Comments and questions are welcome.

HX-JS and the Learner Backpack problem are available under the MIT license. Feel free to use them in whatever way you want.

1 Like

Addenda:

  • One issue with this solution comes if someone does not submit the assignment. With no state stored for the learner, edX never calls the JSInput setState() function, which is where our code makes the get/set/clear functions available to the world. This may not be the worst thing. Preventing learners from accessing parts of the course until they agree to the honor code is something I’m ok with.
  • I had some issues with the compression, which I think were related to Javascript storing all strings in UTF-16 and whatever’s storing it on the edX side using something else. I switched the compression to compressToEncodedURIComponent() instead, which is not nearly as compressy but which should be more reliable.
  • Added the ability to input a whole object worth of data at once, rather than just one key/value pair at a time. This makes it possible to “batch” data input so that the problem doesn’t have to refresh as often.

I’m working on the first application of this. I’ll post here when it’s ready. Who knows, maybe we’ll even fold it into the next version of Studio Advanced.

After some substantial work, I have created the first application for this: the Journaling Assignment!

Learners can write in rich text (thanks to the summernote editor), it gets saved in the backpack, and they can submit it for a grade. The current version just checks submission length, so this is “required activity” rather than “graded essay” but we’ve already got several courses where this would be useful.

There’s one real weird thing about this: you can’t have the summernote editor in the same component as the jsinput problem. If you do, the getState and setState functions for the jsinput problem don’t fire. If you have any idea why, suggestions are definitely welcome - we’re stumped over here. Gonna try to fix this one, so if you want to hold off on implementing this I don’t blame you.

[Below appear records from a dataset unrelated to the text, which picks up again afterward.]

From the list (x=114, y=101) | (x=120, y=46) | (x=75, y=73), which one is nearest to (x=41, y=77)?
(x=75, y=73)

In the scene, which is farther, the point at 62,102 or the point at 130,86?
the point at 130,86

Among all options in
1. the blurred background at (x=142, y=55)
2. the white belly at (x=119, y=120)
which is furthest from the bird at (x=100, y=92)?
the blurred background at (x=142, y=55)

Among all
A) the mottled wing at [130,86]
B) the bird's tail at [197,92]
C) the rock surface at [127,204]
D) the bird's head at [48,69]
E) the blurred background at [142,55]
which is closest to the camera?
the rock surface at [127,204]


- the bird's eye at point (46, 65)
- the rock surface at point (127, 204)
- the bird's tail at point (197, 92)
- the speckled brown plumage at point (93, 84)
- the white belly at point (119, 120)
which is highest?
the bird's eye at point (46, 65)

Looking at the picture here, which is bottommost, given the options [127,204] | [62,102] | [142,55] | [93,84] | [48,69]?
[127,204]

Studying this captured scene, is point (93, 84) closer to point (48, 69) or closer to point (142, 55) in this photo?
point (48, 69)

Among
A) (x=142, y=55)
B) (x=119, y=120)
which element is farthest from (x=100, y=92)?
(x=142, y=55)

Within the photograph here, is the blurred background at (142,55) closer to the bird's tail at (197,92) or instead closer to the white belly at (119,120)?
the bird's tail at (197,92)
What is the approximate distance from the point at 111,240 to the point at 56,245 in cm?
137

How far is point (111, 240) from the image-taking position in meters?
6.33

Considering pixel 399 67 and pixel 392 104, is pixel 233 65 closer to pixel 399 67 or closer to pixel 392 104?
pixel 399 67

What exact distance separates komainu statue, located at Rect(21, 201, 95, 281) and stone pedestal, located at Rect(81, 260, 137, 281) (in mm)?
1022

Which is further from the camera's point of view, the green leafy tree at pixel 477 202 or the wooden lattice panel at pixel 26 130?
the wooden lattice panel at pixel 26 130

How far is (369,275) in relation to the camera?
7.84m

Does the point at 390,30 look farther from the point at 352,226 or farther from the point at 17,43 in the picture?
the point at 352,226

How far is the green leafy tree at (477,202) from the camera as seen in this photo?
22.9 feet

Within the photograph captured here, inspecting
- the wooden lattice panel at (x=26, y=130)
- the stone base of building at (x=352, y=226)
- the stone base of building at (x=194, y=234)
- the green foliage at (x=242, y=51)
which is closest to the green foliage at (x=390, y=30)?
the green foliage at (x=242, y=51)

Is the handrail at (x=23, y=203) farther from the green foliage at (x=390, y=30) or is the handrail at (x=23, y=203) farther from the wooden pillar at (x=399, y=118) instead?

However, I also got something nice on the way to this! If you use hx-js, you can also use the editor on its own without the assignment. Just make a div with the class hx-editor and it’ll automatically get converted into a rich text editor. The data-saveslot attribute will tell hx-js where to store things, so you can show students their own writing again later on.

Quick update: I’m just about done with the journaling assignment. My last hurdle is a focus issue in Safari that comes up while auto-saving. I think I know what’s causing it, but I’m still working on fixing it.

Welp, it’s broken.

No idea what happened. It just stopped working on edx.org one day. Even Partner Support didn’t know what happened, because no one keeps a changelog, even internally. My best guess is that some iframe security setting changed, but who knows.

It was in a course that was going live in a week. We had to strip it out.

Immensely frustrating.

Dang. I’m very interested in being able to access learner data in a question. I’m new to edx and am trying to figure out how to access learner data in a question.

I don’t understand why you’ve had to use the iFrame.

Since you don’t have to deal with CORS could you JS to get and set the data in the server using an API call?

Or fill localStorage if its empty or replace it if the remote “latest update” timestamp is < the locally stored “latest update” timestamp?

To my knowledge there are no API calls I can make to an edX instance to store data in the server, or to retrieve a learner’s answer to a question.

JSInput questions are different: there’s a Javascript object (part of the “problem state”) that is created when the problem loads, and sent to the server when the problem is submitted. Whatever we store in the problem state for this particular kind of problem, we can retrieve later.

Does that help?

Yes that probably helps. Seems like I can’t readily do what I want. I was hoping to be able to change or add to the question content e.g.

"Good job Paul, after a rough start you’ve gotten the past 4 questions right. "

For the JSInput question is the “problem state” object empty or is it initialized with any data?